■ **RECORDS SHOWN**:

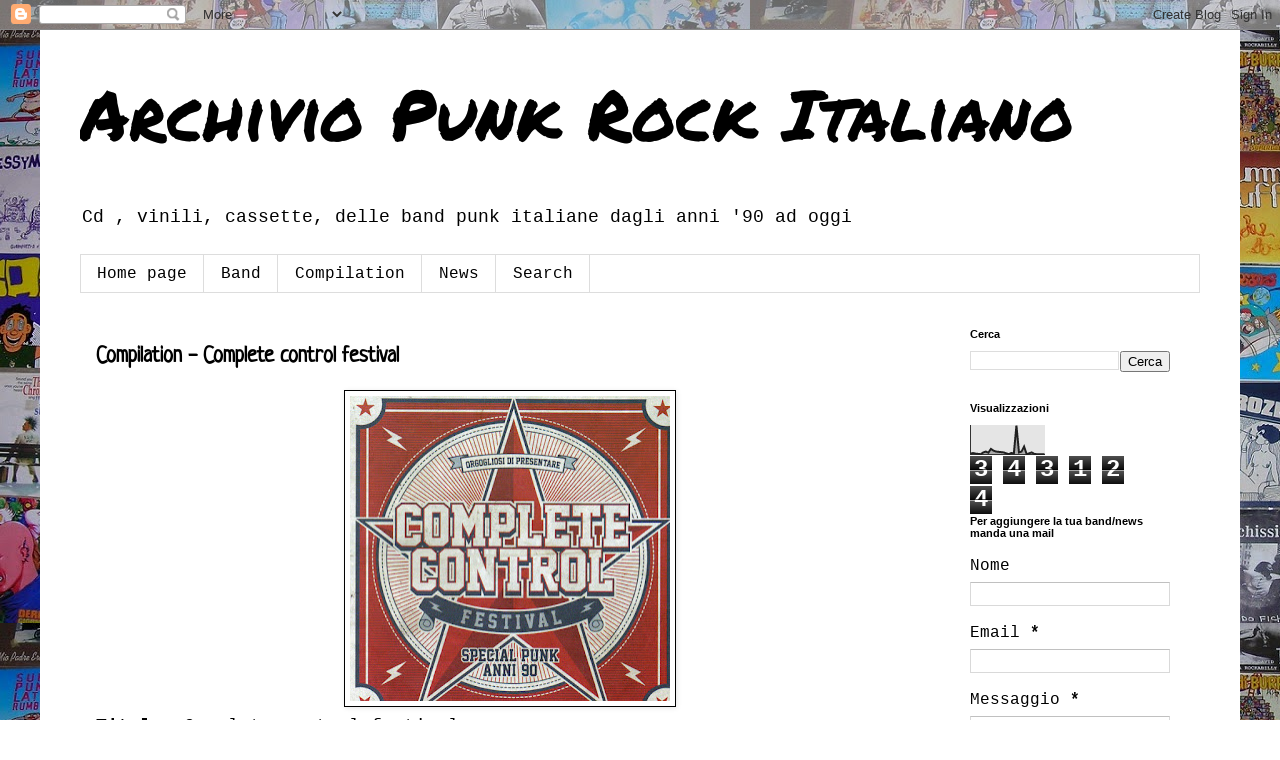

--- FILE ---
content_type: text/html; charset=UTF-8
request_url: http://archiviopunkrockitaliano.blogspot.com/b/stats?style=BLACK_TRANSPARENT&timeRange=ALL_TIME&token=APq4FmCkJDs1Prkymm8HZl_EhzoFBp38uW6y3dXzKf1EpIQpW5dY7MsutjUY_LZBX2wq1vrilw_9D5Tz2raU-1pCSDEgZMiDqw
body_size: 249
content:
{"total":343124,"sparklineOptions":{"backgroundColor":{"fillOpacity":0.1,"fill":"#000000"},"series":[{"areaOpacity":0.3,"color":"#202020"}]},"sparklineData":[[0,3],[1,5],[2,3],[3,2],[4,1],[5,7],[6,10],[7,6],[8,19],[9,13],[10,10],[11,9],[12,8],[13,7],[14,4],[15,1],[16,5],[17,4],[18,98],[19,7],[20,10],[21,27],[22,1],[23,4],[24,7],[25,2],[26,1],[27,1],[28,1],[29,1]],"nextTickMs":1800000}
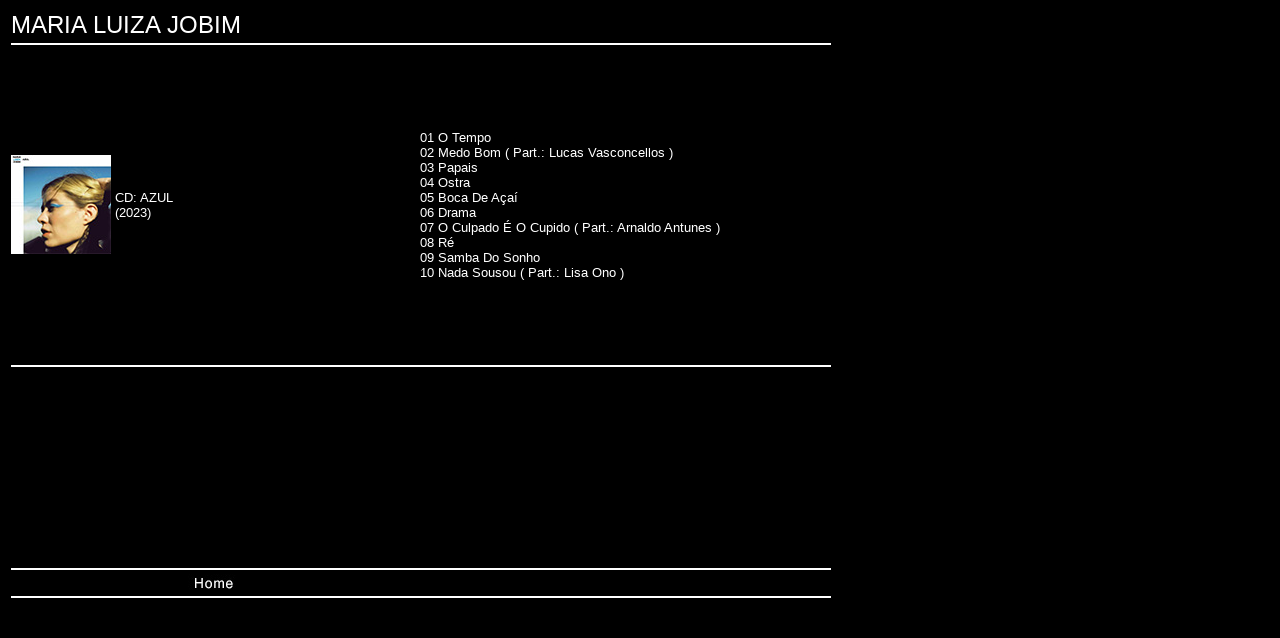

--- FILE ---
content_type: text/html
request_url: https://brasilmusik.de/m/maria-luiza-jobim/maria-luiza-jobim.htm
body_size: 2270
content:
<html>
<head>
<title>MARIA LUIZA JOBIM</title>
<meta http-equiv="Content-Type" content="text/html; charset=iso-8859-1">
</head>

<body bgcolor="#000000" text="#FFFFFF">
<table width="960" border="0" height="469">
  <tr> 
    <td valign="top" colspan="3" height="8"><font face="Arial, Helvetica, sans-serif" size="2"> 
      <font size="5">MARIA LUIZA JOBIM</font> 
      <!---->
      </font></td>
  </tr>
  <tr align="left"> 
    <td colspan="3" valign="middle" height="2"><img src="../../index/bilder-index/abstand.jpg" width="820" height="2"></td>
  </tr>
  <tr> 
    <td width="100" valign="middle" align="right" height="314"><img src="maria-luiza-jobim-azul.jpg" width="100" height="99"></td>
    <td width="301" height="314" valign="middle" align="left" nowrap><font face="Arial, Helvetica, sans-serif" size="2">CD: 
      AZUL<br>
      (2023) </font></td>
    <td width="545" height="314" align="left" valign="middle" nowrap><font face="Arial, Helvetica, sans-serif" size="2">01 
      O Tempo<br>
      02 Medo Bom ( Part.: Lucas Vasconcellos )<br>
      03 Papais <br>
      04 Ostra<br>
      05 Boca De A&ccedil;a&iacute;<br>
      06 Drama <br>
      07 O Culpado &Eacute; O Cupido ( Part.: Arnaldo Antunes )<br>
      08 R&eacute;<br>
      09 Samba Do Sonho<br>
      10 Nada Sousou ( Part.: Lisa Ono )</font></td>
  </tr>
  <tr align="left"> 
    <td colspan="3" valign="middle" height="2"><img src="../../index/bilder-index/abstand.jpg" width="820" height="2"></td>
  </tr>
  <tr> 
    <td width="100" valign="middle" align="right" height="195">&nbsp;</td>
    <td width="301" height="195" valign="middle" align="left" nowrap>&nbsp;</td>
    <td width="545" height="195" align="left" valign="middle" nowrap>&nbsp;</td>
  </tr>
  <tr align="left"> 
    <td colspan="3" valign="middle"><img src="../../index/bilder-index/abstand.jpg" width="820" height="2"></td>
  </tr>
  <tr align="center" valign="middle"> 
    <td colspan="2" height="10"><a href="../../index.html" target="_parent"><img src="../../index/bilder-index/button-home.jpg" width="52" height="18" border="0"></a></td>
    <td width="545" height="10">&nbsp;</td>
  </tr>
  <tr align="left"> 
    <td colspan="3" valign="middle" height="5"><img src="../../index/bilder-index/abstand.jpg" width="820" height="2"></td>
  </tr>
</table>
</body>
</html>
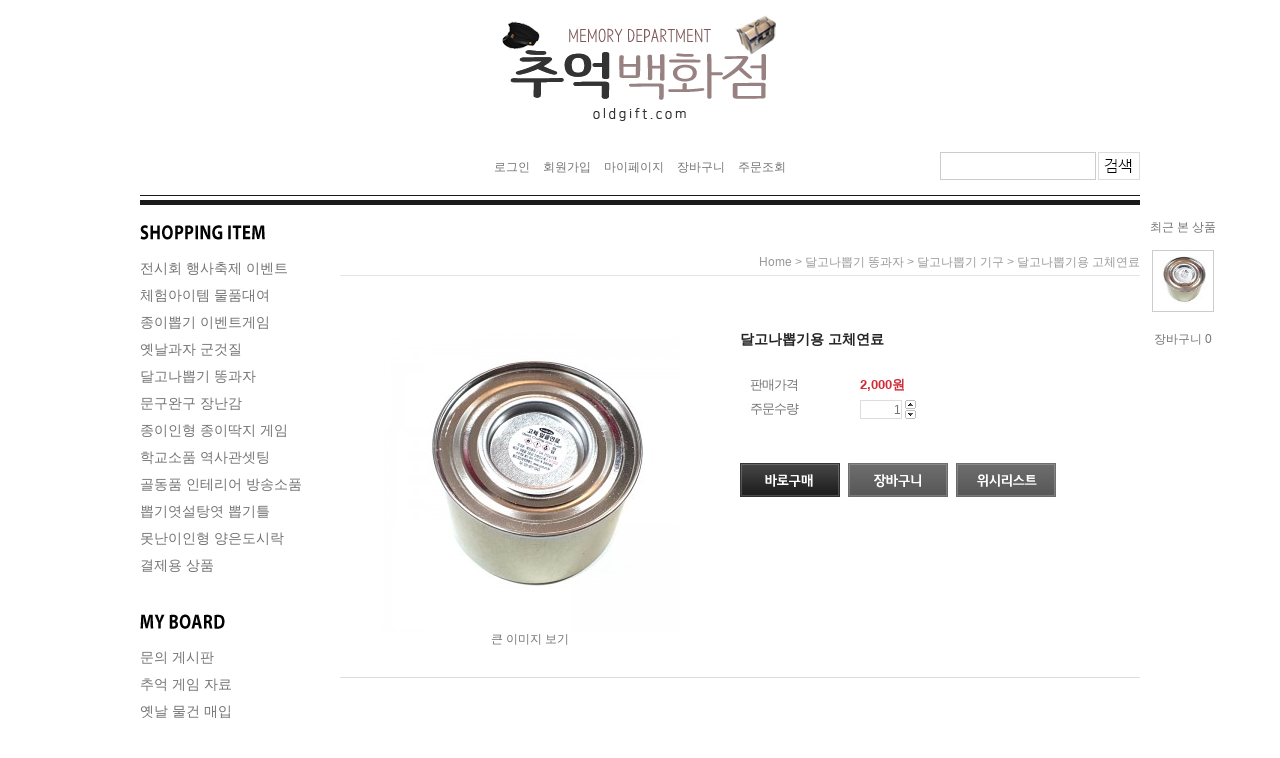

--- FILE ---
content_type: text/html
request_url: http://www.oldgift.com/html/shopRbanner.html?param1=1
body_size: 754
content:
document.writeln('');
document.writeln('<link type="text/css" rel="stylesheet" href="/shopimages/oldgift/template/work/632/scroll.css?t=201804261927" />');
document.writeln('        <div id="todayWrap">');
document.writeln('        <div id="today">');
document.writeln('            <ul class="ct-today">');
document.writeln('                최근 본 상품<br><br>');
document.writeln('                                <li class=aaa><a href="/shop/shopdetail.html?branduid=651"><img src="/shopimages/oldgift/0550030000343.jpg?1608821279" alt="상품 섬네일" title="달고나뽑기용 고체연료" /></a></li>');
document.writeln('                ');
document.writeln('<br>');
document.writeln('<a href="http://www.oldgift.com/shop/basket.html">장바구니&nbsp;0</a><br><br>');
document.writeln('');
document.writeln('            </ul>');
document.writeln('        </div><!-- #today -->');
document.writeln('    </div><!-- #todayWrap -->');
document.writeln('    <hr />');
document.writeln('    ');
document.writeln('<style type="text/css">');
document.writeln('');
document.writeln('#blk_scroll_wings, #cherrypicker_scroll {');
document.writeln('    position: absolute;');
document.writeln('    visibility: hidden;');
document.writeln('    z-index: 999;');
document.writeln('}');
document.writeln('');
document.writeln('</style>');
document.writeln('');
document.writeln('<script type="text/javascript">');
document.writeln('');
document.writeln('    banner_position_type = \'CENTER\';');
document.writeln('    BannerHandler(\'blk_scroll_wings//220||510||Y\');');
document.writeln('    if( window.addEventListener ) {');
document.writeln('        window.addEventListener("load",function() {');
document.writeln('                BannerHandler(\'blk_scroll_wings//220||510||Y\');');
document.writeln('        },false);');
document.writeln('    } else if( document.addEventListener ) {');
document.writeln('        document.addEventListener("load",function() {');
document.writeln('            BannerHandler(\'blk_scroll_wings//220||510||Y\');');
document.writeln('        },false);');
document.writeln('    } else if( window.attachEvent ) {');
document.writeln('        window.attachEvent("onload",function() {');
document.writeln('            BannerHandler(\'blk_scroll_wings//220||510||Y\');');
document.writeln('        });');
document.writeln('    }');
document.writeln('');
document.writeln('</script>');
document.writeln('');

--- FILE ---
content_type: text/css
request_url: http://www.oldgift.com/shopimages/oldgift/template/work/632/header.1.css?t=201804261804
body_size: 803
content:
/* BASIC css start */
#hdWrap #header { width: 1000px; height: 205px; position: relative; margin-left: auto; margin-right: margin-top: 20px; margin-bottom: 20px; background: url(/images/d3/lovely_woman/common/bg_hd.gif) repeat-x 0 195px; }
#hdWrap #header .hd-logo,
#hdWrap #header .hd-menu { text-align: center; }
#hdWrap #header .hd-logo { margin-bottom: 0px; }
#hdWrap #header .hd-menu li { display: inline; padding: 0 5px;  font-size: 12px; margin-top: 0px; }

#hdWrap #header .hd-search {padding: 0 0px 0 0px;  width: 200px; position: absolute; right: 0; bottom: 25px; } 
#hdWrap #header .hd-search img { float:right;  vertical-align: middle; } 
#hdWrap #header .hd-search .MS_search_word {  width: 150px; height: 22px; padding: 2px; border: 0; border: 1px solid #ccc; }

 
 

/* BASIC css end */



--- FILE ---
content_type: text/css
request_url: http://www.oldgift.com/shopimages/oldgift/template/work/632/menu.1.css?t=202506211457
body_size: 623
content:
/* BASIC css start */
#aside { width: 180px; margin-right: 20px; }
#aside .lnb-hd { margin-bottom: 20px; }
#aside .txt-hd { margin-bottom: 20px; border-bottom: 1px solid #aaa;   }
#aside .lnb-menu,
#aside .lnb-info { margin-bottom: 40px; }
#aside .lnb-menu li {  margin-bottom: 10px; word-wrap: break-word;  }
#aside .lnb-menu li a { font-size:14px;   }
#aside .lnb-menu li a:hover { color: #cc0000;  border-bottom: 1px solid #aaa; }
#aside .lnb-info p { margin-bottom: 5px; font-size: 13px; }
#aside .lnb-info p a { font-size: 11px; }
#aside .lnb-info .phone { font-size: 14px; font-weight: bold; }


/* BASIC css end */



--- FILE ---
content_type: text/css
request_url: http://www.oldgift.com/shopimages/oldgift/template/work/632/footer.1.css?t=202102011935
body_size: 814
content:
/* BASIC css start */
#ftWrap #footer { width: 1000px; height: 5px; position: relative; margin-left: auto; margin-right: auto; margin-top: 5px;  text-align: center; }
#ftWrap #footer .ft-warn { display: inline; padding: 5px 5px; background-color: #de1e19; font-size: 11px; color: #fff; }
#ftWrap #footer .ft-link { width: 100px; text-align: right; position: absolute; top: 0; right: 10px; }
#ftWrap #footer .ft-link dt { margin-bottom: 0px; }
#ftWrap #footer .ft-link dd li { margin-bottom: 2px; }
#ftWrap #footer .ft-link dd li a { font-size: 12px; font-weight: bold; color: #000; letter-spacing: -1px; }
#ftWrap #footer .ft-info { margin-top: 30px; }
#ftWrap #footer .ft-info p { font-size: 12px; }
#ftWrap #footer .ft-info .copyright,
#ftWrap #footer .ft-info .escrow { margin-top: 10px; }
/* BASIC css end */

■ **AIM OF THE EXERCISE**:
When a line in the data contains "inline", return it as written.

■ **ANSWER SECTION**:
#hdWrap #header .hd-menu li { display: inline; padding: 0 5px;  font-size: 12px; margin-top: 0px; }
#ftWrap #footer .ft-warn { display: inline; padding: 5px 5px; background-color: #de1e19; font-size: 11px; color: #fff; }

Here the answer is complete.